Extensions also include pixel-wise conditioning for super-resolution, photorealistic editing, text-conditioned inpainting, and even generalized mask-based autoregressive token completions.

7. Limitations and Outlook

Limitations of existing training-free controllable inpainting networks include the need for robust masks or reference signals (e.g., reliable face parsing or style exemplars), potential artifacts at mask boundaries under extreme parameterization, and compute intensity inherent to latent or noise optimization. Dependency on the representational coverage of the frozen backbone model may restrict performance on out-of-distribution or highly detailed tasks.

Open directions include broader integration with language-driven control (beyond prompt embeddings), further acceleration of reverse-path optimization (e.g., via distilled or low-rank diffusion models), and cross-modal extensions (e.g., audio-visual or 3D inpainting). The field is rapidly advancing as new architectures (e.g., MAR, improved LDMs), control interfaces, and evaluation frameworks emerge.
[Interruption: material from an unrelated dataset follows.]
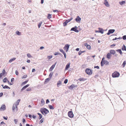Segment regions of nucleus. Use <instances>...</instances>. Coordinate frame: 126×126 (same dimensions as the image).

For comprehensive technical details and benchmarks, refer to LanPaint (Zheng et al., 5 Feb 2025), VipDiff (Xie et al., 21 Jan 2025), ControlFill (Jeon, 6 Mar 2025), HarmonPaint (Li et al., 22 Jul 2025), Token Painter (Jiang et al., 28 Sep 2025), OmniText (Gunawan et al., 28 Oct 2025), and the Localized Face Anonymization framework (Salar et al., 18 Sep 2025).